═════ MATERIAL TO PROCESS

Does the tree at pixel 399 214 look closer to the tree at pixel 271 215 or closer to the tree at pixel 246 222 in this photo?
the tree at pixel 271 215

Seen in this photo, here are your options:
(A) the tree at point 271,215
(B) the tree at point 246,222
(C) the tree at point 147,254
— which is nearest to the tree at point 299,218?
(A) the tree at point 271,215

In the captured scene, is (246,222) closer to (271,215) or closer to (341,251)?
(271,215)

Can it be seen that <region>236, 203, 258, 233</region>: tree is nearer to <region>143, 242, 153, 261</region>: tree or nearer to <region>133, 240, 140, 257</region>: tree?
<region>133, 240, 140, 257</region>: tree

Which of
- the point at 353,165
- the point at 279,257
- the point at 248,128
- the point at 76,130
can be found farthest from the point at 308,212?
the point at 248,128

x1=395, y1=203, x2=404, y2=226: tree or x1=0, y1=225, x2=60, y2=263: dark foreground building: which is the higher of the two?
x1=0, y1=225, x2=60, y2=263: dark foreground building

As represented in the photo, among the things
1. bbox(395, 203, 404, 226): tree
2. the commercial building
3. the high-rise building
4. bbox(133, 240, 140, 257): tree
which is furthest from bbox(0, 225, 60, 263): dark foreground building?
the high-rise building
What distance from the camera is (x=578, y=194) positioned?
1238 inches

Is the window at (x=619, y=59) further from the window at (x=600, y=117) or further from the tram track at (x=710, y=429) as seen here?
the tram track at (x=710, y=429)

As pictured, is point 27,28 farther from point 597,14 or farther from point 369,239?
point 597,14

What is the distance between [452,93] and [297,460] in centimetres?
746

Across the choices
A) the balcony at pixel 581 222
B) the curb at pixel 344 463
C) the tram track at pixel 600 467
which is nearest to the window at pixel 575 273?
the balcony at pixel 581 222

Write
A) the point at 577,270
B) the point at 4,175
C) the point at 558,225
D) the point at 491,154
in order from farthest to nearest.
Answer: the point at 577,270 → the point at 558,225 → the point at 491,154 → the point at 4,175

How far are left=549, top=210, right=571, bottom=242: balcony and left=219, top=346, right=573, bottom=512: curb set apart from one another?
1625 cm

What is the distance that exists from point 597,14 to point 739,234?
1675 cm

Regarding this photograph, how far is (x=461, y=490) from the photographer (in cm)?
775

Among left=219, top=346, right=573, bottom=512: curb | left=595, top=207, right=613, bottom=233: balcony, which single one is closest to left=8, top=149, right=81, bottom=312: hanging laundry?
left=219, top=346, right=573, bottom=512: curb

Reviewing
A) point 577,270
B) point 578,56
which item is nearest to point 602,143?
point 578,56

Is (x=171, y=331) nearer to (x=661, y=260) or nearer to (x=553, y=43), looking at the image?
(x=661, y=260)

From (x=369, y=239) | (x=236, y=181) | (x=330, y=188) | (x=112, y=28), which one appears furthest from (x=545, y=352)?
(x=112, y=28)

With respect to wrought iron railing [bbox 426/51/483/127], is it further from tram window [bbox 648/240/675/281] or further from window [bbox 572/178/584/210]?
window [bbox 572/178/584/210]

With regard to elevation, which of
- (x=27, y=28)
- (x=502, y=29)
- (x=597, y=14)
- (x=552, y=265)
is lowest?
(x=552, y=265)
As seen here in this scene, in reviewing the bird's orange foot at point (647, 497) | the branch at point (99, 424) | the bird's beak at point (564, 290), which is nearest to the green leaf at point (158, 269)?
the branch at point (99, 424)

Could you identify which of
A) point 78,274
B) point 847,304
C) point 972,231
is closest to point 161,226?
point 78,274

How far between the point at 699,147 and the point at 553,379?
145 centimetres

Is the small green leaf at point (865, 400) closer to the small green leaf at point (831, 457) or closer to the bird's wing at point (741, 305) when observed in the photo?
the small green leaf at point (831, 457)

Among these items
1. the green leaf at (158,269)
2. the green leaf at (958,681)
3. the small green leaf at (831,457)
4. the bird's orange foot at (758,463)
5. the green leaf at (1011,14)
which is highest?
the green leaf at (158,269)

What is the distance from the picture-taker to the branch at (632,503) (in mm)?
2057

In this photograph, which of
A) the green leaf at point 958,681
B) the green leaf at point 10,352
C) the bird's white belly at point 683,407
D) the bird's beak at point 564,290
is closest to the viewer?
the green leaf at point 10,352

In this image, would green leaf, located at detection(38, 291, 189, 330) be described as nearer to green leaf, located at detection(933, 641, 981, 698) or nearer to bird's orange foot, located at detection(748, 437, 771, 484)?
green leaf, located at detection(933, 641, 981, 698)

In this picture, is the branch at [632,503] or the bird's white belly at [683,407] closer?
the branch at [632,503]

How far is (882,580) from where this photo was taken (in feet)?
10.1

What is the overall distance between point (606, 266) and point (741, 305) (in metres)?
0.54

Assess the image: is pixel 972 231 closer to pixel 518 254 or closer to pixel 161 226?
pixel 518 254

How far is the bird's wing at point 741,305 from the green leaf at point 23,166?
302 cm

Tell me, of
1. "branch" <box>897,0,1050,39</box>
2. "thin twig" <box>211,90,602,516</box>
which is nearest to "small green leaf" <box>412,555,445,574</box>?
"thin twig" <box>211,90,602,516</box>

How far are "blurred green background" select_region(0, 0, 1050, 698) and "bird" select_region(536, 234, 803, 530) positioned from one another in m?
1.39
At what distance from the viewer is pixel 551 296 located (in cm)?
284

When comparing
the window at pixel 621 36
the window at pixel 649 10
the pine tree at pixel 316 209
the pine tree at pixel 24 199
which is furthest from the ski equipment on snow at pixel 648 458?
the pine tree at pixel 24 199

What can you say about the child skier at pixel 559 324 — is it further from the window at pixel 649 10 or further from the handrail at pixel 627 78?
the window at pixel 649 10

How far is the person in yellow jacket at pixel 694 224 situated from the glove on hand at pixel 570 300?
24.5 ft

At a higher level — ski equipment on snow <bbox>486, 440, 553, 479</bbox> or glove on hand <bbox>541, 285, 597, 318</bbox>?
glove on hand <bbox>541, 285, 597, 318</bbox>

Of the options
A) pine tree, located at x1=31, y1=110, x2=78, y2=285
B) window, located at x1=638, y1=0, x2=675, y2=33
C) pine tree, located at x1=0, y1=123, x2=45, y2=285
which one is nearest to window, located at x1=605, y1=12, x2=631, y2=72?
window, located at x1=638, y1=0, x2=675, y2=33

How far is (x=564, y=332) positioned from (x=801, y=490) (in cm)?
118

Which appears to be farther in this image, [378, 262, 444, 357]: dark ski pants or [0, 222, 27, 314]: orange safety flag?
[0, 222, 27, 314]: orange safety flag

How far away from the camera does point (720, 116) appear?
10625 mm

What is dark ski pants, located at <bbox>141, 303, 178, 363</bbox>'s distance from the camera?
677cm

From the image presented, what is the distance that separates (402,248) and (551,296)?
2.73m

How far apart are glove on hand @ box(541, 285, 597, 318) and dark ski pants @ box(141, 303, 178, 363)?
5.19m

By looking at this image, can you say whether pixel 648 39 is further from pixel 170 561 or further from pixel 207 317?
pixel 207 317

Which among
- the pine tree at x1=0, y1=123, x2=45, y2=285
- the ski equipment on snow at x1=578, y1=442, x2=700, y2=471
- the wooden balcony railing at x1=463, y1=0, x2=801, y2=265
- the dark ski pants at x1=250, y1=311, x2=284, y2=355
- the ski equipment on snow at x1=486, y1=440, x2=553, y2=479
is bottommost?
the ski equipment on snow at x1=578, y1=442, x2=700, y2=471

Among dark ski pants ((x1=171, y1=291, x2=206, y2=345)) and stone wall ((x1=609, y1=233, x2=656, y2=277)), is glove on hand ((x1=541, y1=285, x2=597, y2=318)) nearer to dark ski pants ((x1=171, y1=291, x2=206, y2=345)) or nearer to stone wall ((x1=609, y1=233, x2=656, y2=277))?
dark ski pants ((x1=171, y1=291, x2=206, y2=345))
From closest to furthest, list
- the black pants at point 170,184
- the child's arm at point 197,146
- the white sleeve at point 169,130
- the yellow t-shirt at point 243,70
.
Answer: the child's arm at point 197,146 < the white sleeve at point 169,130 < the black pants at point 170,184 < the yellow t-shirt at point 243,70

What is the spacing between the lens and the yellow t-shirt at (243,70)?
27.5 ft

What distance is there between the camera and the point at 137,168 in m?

══════════

WRITTEN INSTRUCTION >>
Rewrite the rows from the line with "Of the options" to the line with "Answer: the child's", changing each "pine tree" to "fir tree" and leaving everything else as it is.

RESULT >>
Of the options
A) fir tree, located at x1=31, y1=110, x2=78, y2=285
B) window, located at x1=638, y1=0, x2=675, y2=33
C) fir tree, located at x1=0, y1=123, x2=45, y2=285
which one is nearest to window, located at x1=605, y1=12, x2=631, y2=72?
window, located at x1=638, y1=0, x2=675, y2=33

How far is (x=564, y=332) positioned from (x=801, y=490) (in cm)?
118

Which appears to be farther in this image, [378, 262, 444, 357]: dark ski pants or [0, 222, 27, 314]: orange safety flag?
[0, 222, 27, 314]: orange safety flag

How far away from the camera does point (720, 116) appear?
10625 mm

What is dark ski pants, located at <bbox>141, 303, 178, 363</bbox>'s distance from the camera?
677cm

From the image presented, what is the distance that separates (402,248) and (551,296)?
2.73m

How far apart are glove on hand @ box(541, 285, 597, 318) and dark ski pants @ box(141, 303, 178, 363)?
5.19m

By looking at this image, can you say whether pixel 648 39 is further from pixel 170 561 or further from pixel 207 317?
pixel 207 317

Which among
- the fir tree at x1=0, y1=123, x2=45, y2=285
- the ski equipment on snow at x1=578, y1=442, x2=700, y2=471
- the wooden balcony railing at x1=463, y1=0, x2=801, y2=265
- the dark ski pants at x1=250, y1=311, x2=284, y2=355
- the ski equipment on snow at x1=486, y1=440, x2=553, y2=479
is bottommost?
the ski equipment on snow at x1=578, y1=442, x2=700, y2=471

Among dark ski pants ((x1=171, y1=291, x2=206, y2=345)) and stone wall ((x1=609, y1=233, x2=656, y2=277)), is glove on hand ((x1=541, y1=285, x2=597, y2=318)) nearer to dark ski pants ((x1=171, y1=291, x2=206, y2=345)) or nearer to stone wall ((x1=609, y1=233, x2=656, y2=277))?
dark ski pants ((x1=171, y1=291, x2=206, y2=345))
From closest to furthest, list
- the black pants at point 170,184
- the child's arm at point 197,146
- the white sleeve at point 169,130
- the yellow t-shirt at point 243,70
.
Answer: the child's arm at point 197,146 < the white sleeve at point 169,130 < the black pants at point 170,184 < the yellow t-shirt at point 243,70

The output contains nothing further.